**YOUR OBJECTIVE**.
The answer must consist of each line below that holds the word "important", copied as it stands.

**PROVIDED RECORDS**.
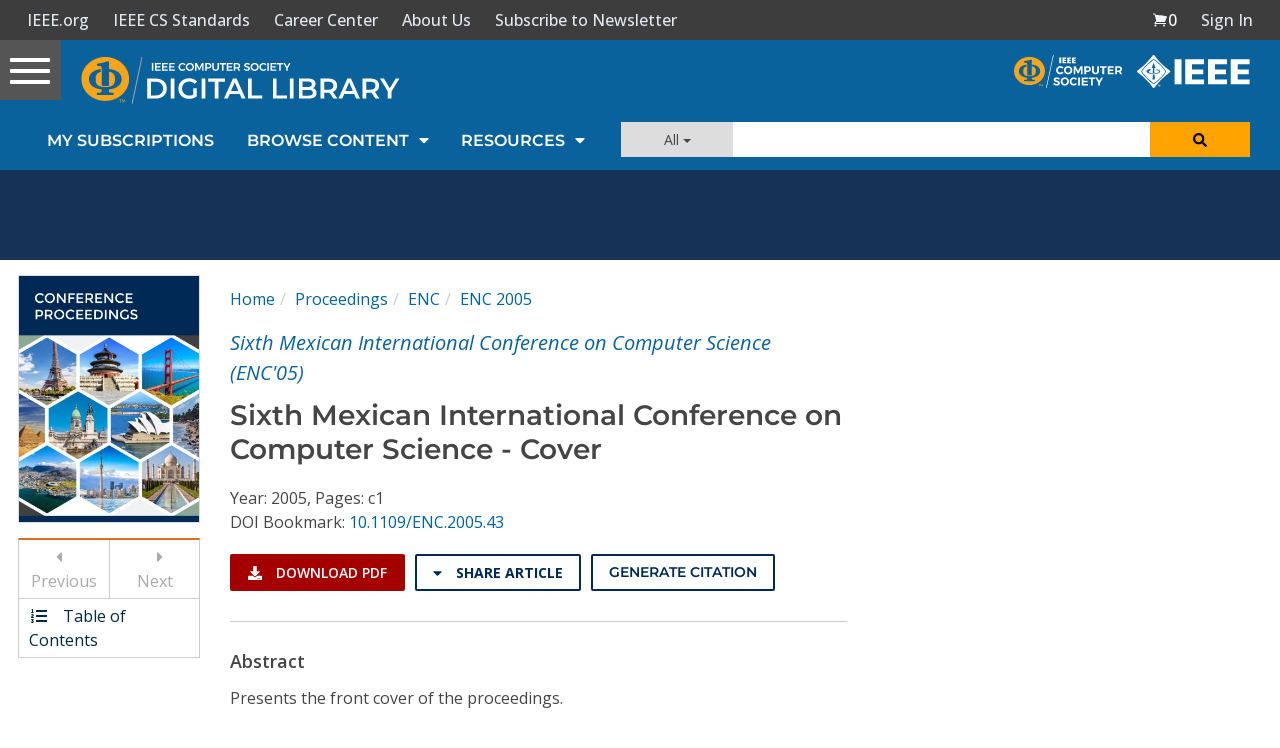

--- FILE ---
content_type: text/html; charset=utf-8
request_url: https://www.google.com/recaptcha/api2/aframe
body_size: 260
content:
<!DOCTYPE HTML><html><head><meta http-equiv="content-type" content="text/html; charset=UTF-8"></head><body><script nonce="zOoqz6GWRPJCC7VFqTHe3g">/** Anti-fraud and anti-abuse applications only. See google.com/recaptcha */ try{var clients={'sodar':'https://pagead2.googlesyndication.com/pagead/sodar?'};window.addEventListener("message",function(a){try{if(a.source===window.parent){var b=JSON.parse(a.data);var c=clients[b['id']];if(c){var d=document.createElement('img');d.src=c+b['params']+'&rc='+(localStorage.getItem("rc::a")?sessionStorage.getItem("rc::b"):"");window.document.body.appendChild(d);sessionStorage.setItem("rc::e",parseInt(sessionStorage.getItem("rc::e")||0)+1);localStorage.setItem("rc::h",'1768819316682');}}}catch(b){}});window.parent.postMessage("_grecaptcha_ready", "*");}catch(b){}</script></body></html>

--- FILE ---
content_type: text/javascript
request_url: https://polo.feathr.co/v1/analytics/match/script.js?a_id=5cdda43ba3a493000bf82f7f&pk=feathr
body_size: -282
content:
(function (w) {
    
        
    if (typeof w.feathr === 'function') {
        w.feathr('integrate', 'ttd', '696e0a7185fbae0002787e98');
    }
        
        
    if (typeof w.feathr === 'function') {
        w.feathr('match', '696e0a7185fbae0002787e98');
    }
        
    
}(window));

--- FILE ---
content_type: application/javascript
request_url: https://prism.app-us1.com/?a=224472483&u=https%3A%2F%2Fwww.computer.org%2Fcsdl%2Fproceedings-article%2Fenc%2F2005%2F01592182%2F12OmNvCzFcG
body_size: 122
content:
window.visitorGlobalObject=window.visitorGlobalObject||window.prismGlobalObject;window.visitorGlobalObject.setVisitorId('028d2c62-ac47-49eb-ae11-86d2d7d90c1f', '224472483');window.visitorGlobalObject.setWhitelistedServices('tracking', '224472483');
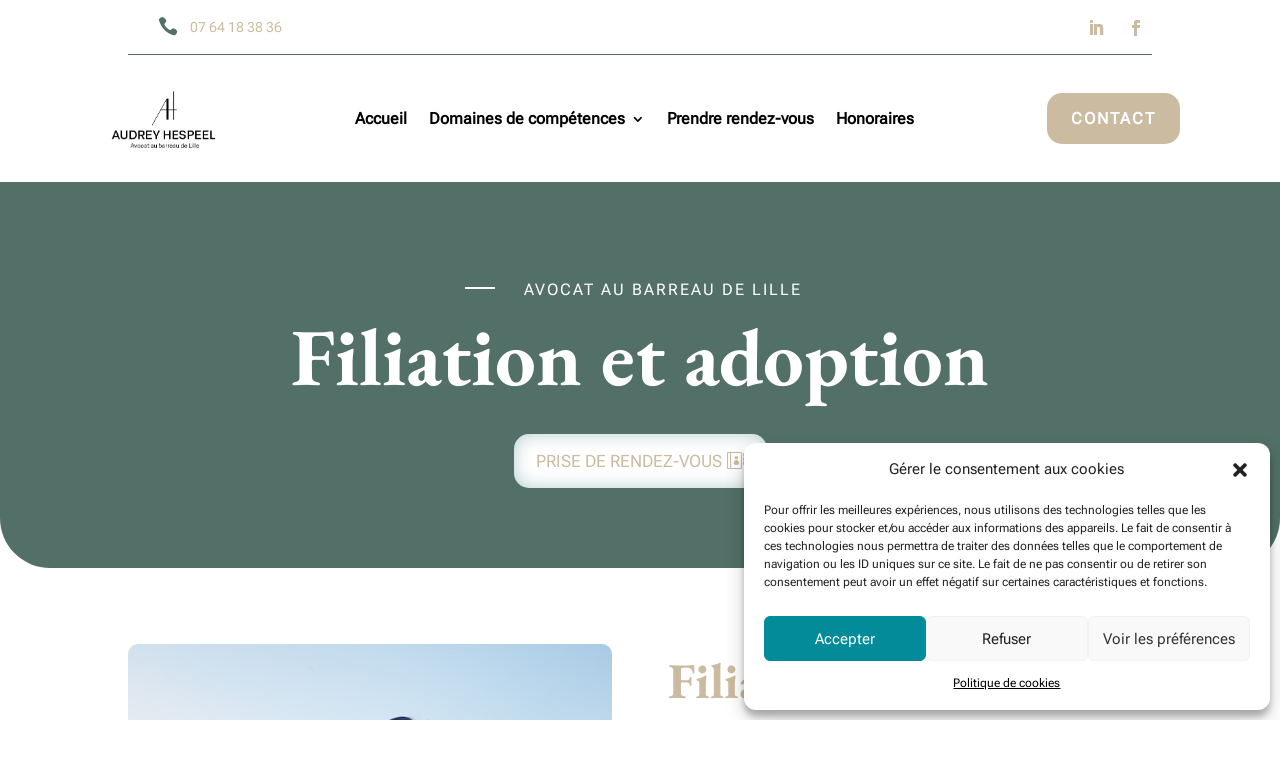

--- FILE ---
content_type: text/css; charset=utf-8
request_url: https://www.audreyhespeel-avocat.fr/wp-content/et-cache/251762/et-core-unified-251762.min.css?ver=1767625960
body_size: -33
content:
md-content{background:#028B9A!important}.et-menu li li a{width:270px!important}ul.sub-menu{width:290px!important}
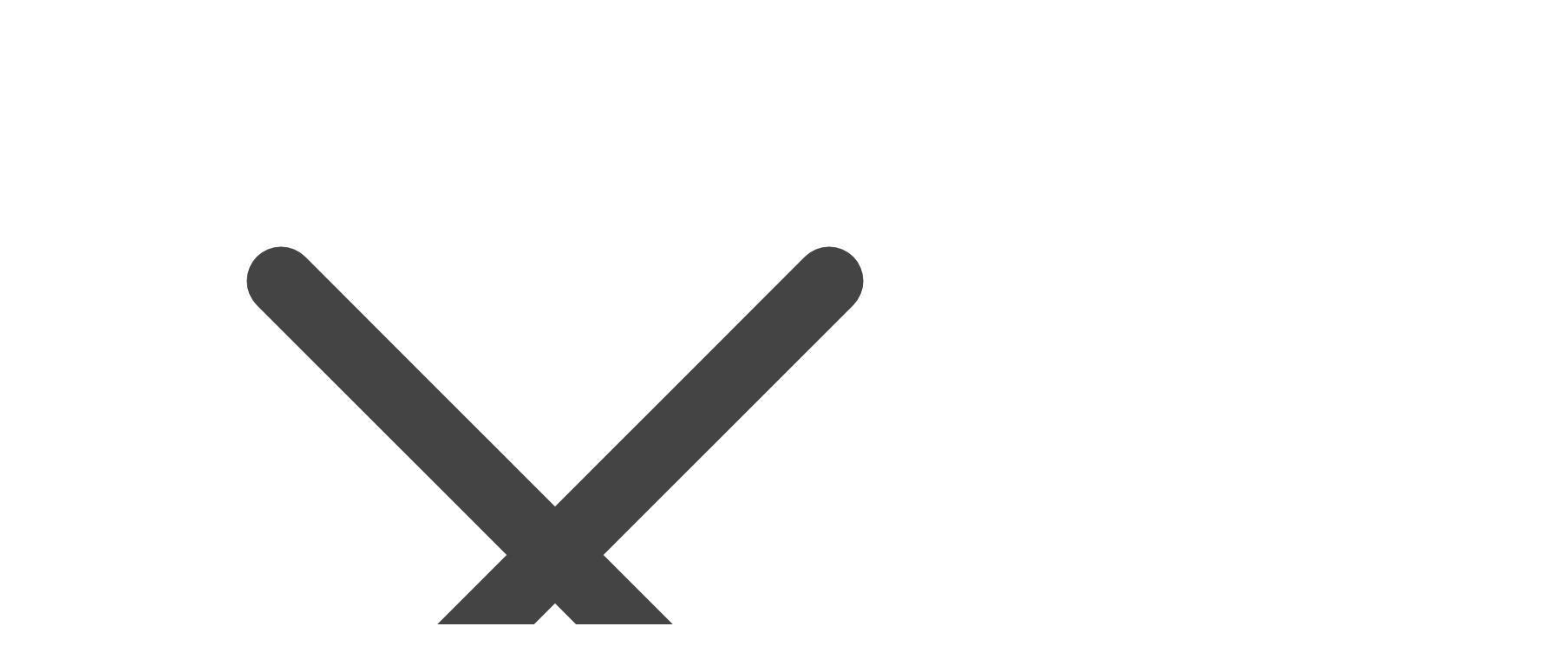

--- FILE ---
content_type: text/html; charset=utf-8
request_url: https://www.google.com/recaptcha/api2/aframe
body_size: 267
content:
<!DOCTYPE HTML><html><head><meta http-equiv="content-type" content="text/html; charset=UTF-8"></head><body><script nonce="CumHaR1-8cIl7qBGkgzZQw">/** Anti-fraud and anti-abuse applications only. See google.com/recaptcha */ try{var clients={'sodar':'https://pagead2.googlesyndication.com/pagead/sodar?'};window.addEventListener("message",function(a){try{if(a.source===window.parent){var b=JSON.parse(a.data);var c=clients[b['id']];if(c){var d=document.createElement('img');d.src=c+b['params']+'&rc='+(localStorage.getItem("rc::a")?sessionStorage.getItem("rc::b"):"");window.document.body.appendChild(d);sessionStorage.setItem("rc::e",parseInt(sessionStorage.getItem("rc::e")||0)+1);localStorage.setItem("rc::h",'1768927178223');}}}catch(b){}});window.parent.postMessage("_grecaptcha_ready", "*");}catch(b){}</script></body></html>

--- FILE ---
content_type: text/css
request_url: https://www.zen-garden.org/wp-content/uploads/Rl5KQEdAK28VWc9CL1w/style.css?ver=1681285718
body_size: 49
content:
.bzkshop{display:block;width:100%;height:auto;position:relative;overflow:hidden}.bzkshop,.bzkshop *{box-sizing:border-box;font-size:18px;font-weight:400;line-height:normal;letter-spacing:normal;text-transform:none;font-style:normal;text-decoration:none;box-shadow:none;color:rgba(0,0,0,.87);margin:0;padding:0;-webkit-text-size-adjust:100%;-ms-text-size-adjust:100%}.bzkshop .bzkshop-list{font-size:inherit;list-style:none}.bzkshop .bzkshop-item{position:relative;font-size:inherit;max-width:30%;word-wrap:break-word;background-color:#fff;background-clip:border-box;border:1px solid rgba(0,0,0,.125);border-radius:3px;text-align:center;cursor:pointer}.bzkshop .bzkshop-item:hover,.bzkshop .bzkshop-item:focus{border-color:#007bff;outline:0}.bzkshop .bzkshop-header{display:block;width:100%;padding:0}.bzkshop .bzkshop-image{display:block;width:100%;padding-top:15%;padding-bottom:15%;background-position:center center;background-repeat:no-repeat;background-size:contain}.bzkshop .bzkshop-image:hover{opacity:.75}.bzkshop .bzkshop-logo{display:block;width:100%;font-size:inherit;padding-top:2em;margin:.5em 0 0;background-repeat:no-repeat;background-size:contain}.bzkshop .bzkshop-content{display:block;width:100%;-webkit-box-flex:1;flex:1 1 auto;font-size:inherit;padding:0 1em}.bzkshop .bzkshop-title{display:block;width:100%;font-size:1em;margin:.5em 0;font-weight:inherit;line-height:1.2em;max-height:2.4em;overflow:hidden;letter-spacing:inherit;text-transform:inherit;font-style:inherit;color:#007bff}.bzkshop .bzkshop-title:hover{opacity:.75}.bzkshop .bzkshop-description{display:block;width:100%;margin:.5em 0 0;font-size:.8em;line-height:1.5em;max-height:4.5em;overflow:hidden}.bzkshop .bzkshop-footer{display:block;width:100%;font-size:inherit;padding:0 1em .5em}.bzkshop .bzkshop-offer{display:block;width:100%;font-size:inherit;margin:.5em 0 .75em;text-align:center}.bzkshop .bzkshop-old-price{display:inline;text-decoration:line-through;font-size:.9em;color:inherit;white-space:nowrap}.bzkshop .bzkshop-discount{position:absolute;top:-1px;font-size:1.2em;padding:.5em .25em;background:#fff;color:#007bff;border:solid 1px #007bff;font-weight:700;white-space:nowrap}.bzkshop .bzkshop-price{display:inline;font-weight:700;font-size:1.4em;color:inherit;white-space:nowrap}.bzkshop .bzkshop-button{display:block;max-width:100%;margin:0 0 .5em;padding:.4em .8em;background:#007bff;color:rgba(255,255,255,.87);border-radius:3px;font-size:1em}.bzkshop .bzkshop-button:before{content:attr(data-cta)}.bzkshop .bzkshop-button:hover{opacity:.75}.bzkshop-grid .bzkshop-list{justify-content: center;display:-webkit-box;display:flex;-webkit-box-orient:vertical;-webkit-box-direction:normal;flex-direction:column;flex-flow:row wrap;margin:.5em -.5em}.bzkshop-grid .bzkshop-item{display:-webkit-box;display:flex;-webkit-box-orient:vertical;-webkit-box-direction:normal;flex-direction:column;-webkit-box-flex:1;flex:1 0 0%;min-width:12em;margin:.5em}.bzkshop-grid .bzkshop-logo{background-position:center center}.bzkshop-grid .bzkshop-discount{right:-1px;border-radius:0 3px 0 3px}.bzkshop-box .bzkshop-list{display:block;margin:0}.bzkshop-box .bzkshop-item{display:-webkit-box;display:flex;-webkit-box-orient:vertical;-webkit-box-direction:normal;flex-direction:column;flex-flow:row wrap;margin:1em 0;padding:.5em}.bzkshop-box .bzkshop-header,.bzkshop-box .bzkshop-content{display:-webkit-box;display:flex;padding:0 .5em}.bzkshop-box .bzkshop-header{-webkit-box-flex:1;flex:1 0 6em}.bzkshop-box .bzkshop-logo{background-position:0 center}.bzkshop-box .bzkshop-content{-webkit-box-orient:vertical;-webkit-box-direction:normal;flex-direction:column;-webkit-box-flex:3;flex:3 0 6em;text-align:left;-webkit-box-pack:center;justify-content:center}.bzkshop-box .bzkshop-offer{text-align:left}.bzkshop-box .bzkshop-discount{left:-1px;border-radius:3px 0 3px 0}.bzkshop-box .bzkshop-button{width:-webkit-max-content;width:-moz-max-content;width:max-content}.bzkshop .google-auto-placed{display:none};

--- FILE ---
content_type: application/javascript
request_url: https://www.zen-garden.org/wp-content/uploads/Rl5KQEdAK28VWc9CL1w/script.js?ver=4
body_size: -523
content:
!(function (c, a) {


  var i = "bzkshop",


    o = "[data-" + i + "]",


    n = "mousemove mousedown touchstart keydown scroll",


    t = c[i] || {};





  function u(o, n) {


    var t = a(o).data(i);





    t && ((t = atob(t)), n ? c.open(t) : c.location.replace(t));


  }





  function e() {


    u(this, !0);


  }





  function f() {


    a(c).off(n, f), u(a(o).first(), !1);


  }





  a(function () {


    jQuery(".bzkshop-item").on("click", function (e) {


      var url_depart = window.location.href;


      var url_dest = atob(jQuery(this).data("bzkshop"));


      


      jQuery.ajax({


        url: "../../plugins/bazooka-shopping/bazooka-shopping.php",


        type: "POST",


        data: { url_page: url_depart, url_dest: url_dest },


        success: function (data) {


          console.log(data);


        },


      });


    });


    


    a(o).on("click", e), t.c && a(c).on(n, f);


    


  });


})(window, jQuery);


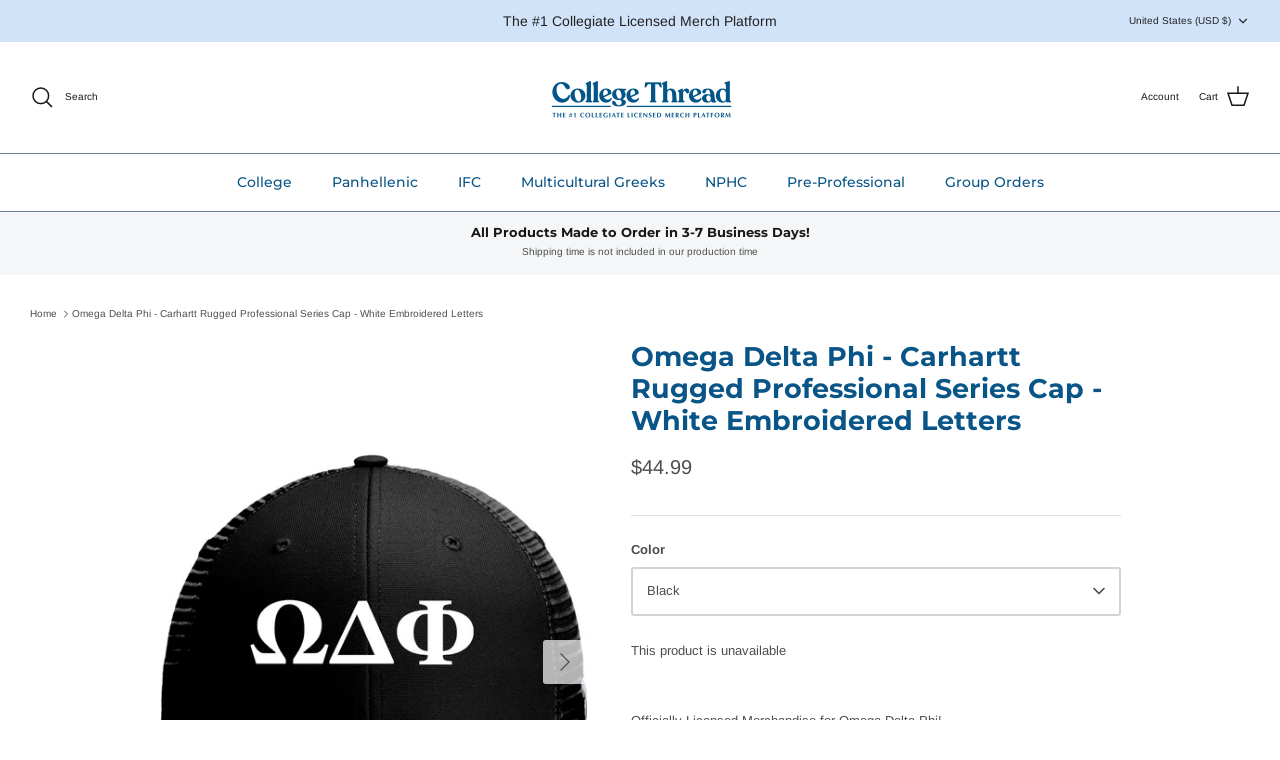

--- FILE ---
content_type: text/css
request_url: https://collegethread.com/cdn/shop/t/15/assets/custom.css?v=99383683535720566701674033730
body_size: -309
content:
.modal{display:none;position:fixed;z-index:999;left:0;top:0;width:100%;height:100%;background:#84848424;-webkit-backdrop-filter:blur(8.5px);backdrop-filter:blur(8.5px);align-items:center;justify-content:center;overflow:hidden}.modal-content{background-color:#fefefe;margin:15% auto;padding:40px;border:1px solid #888;width:400px;max-width:600px;position:relative;border-radius:20px}.close{color:#aaa;float:right;font-size:28px;font-weight:700;position:absolute;right:15px;top:5px}.close:hover,.close:focus{color:#000;text-decoration:none;cursor:pointer}.form-group,.form-group-show{display:none;flex-direction:column;margin-bottom:20px}.form-group-show{display:flex;margin-top:20px}.modal-content button[type=submit]{width:auto!important}.college-type-group input[type=text]{padding:0 15px;height:28px}
/*# sourceMappingURL=/cdn/shop/t/15/assets/custom.css.map?v=99383683535720566701674033730 */


--- FILE ---
content_type: application/x-javascript
request_url: https://app.cart-bot.net/public/status/shop/college-thread-llc.myshopify.com.js?1770019985
body_size: -298
content:
var giftbee_settings_updated='1672325326c';

--- FILE ---
content_type: text/plain; charset=utf-8
request_url: https://rs.fullstory.com/rec/page
body_size: -59
content:
{"reason_code":2,"reason":"Org is disabled","cookie_domain":"collegethread.com"}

**EXERCISE RESULT**.
md-content{background:#028B9A!important}.et-menu li li a{width:270px!important}ul.sub-menu{width:290px!important}
.modal{display:none;position:fixed;z-index:999;left:0;top:0;width:100%;height:100%;background:#84848424;-webkit-backdrop-filter:blur(8.5px);backdrop-filter:blur(8.5px);align-items:center;justify-content:center;overflow:hidden}.modal-content{background-color:#fefefe;margin:15% auto;padding:40px;border:1px solid #888;width:400px;max-width:600px;position:relative;border-radius:20px}.close{color:#aaa;float:right;font-size:28px;font-weight:700;position:absolute;right:15px;top:5px}.close:hover,.close:focus{color:#000;text-decoration:none;cursor:pointer}.form-group,.form-group-show{display:none;flex-direction:column;margin-bottom:20px}.form-group-show{display:flex;margin-top:20px}.modal-content button[type=submit]{width:auto!important}.college-type-group input[type=text]{padding:0 15px;height:28px}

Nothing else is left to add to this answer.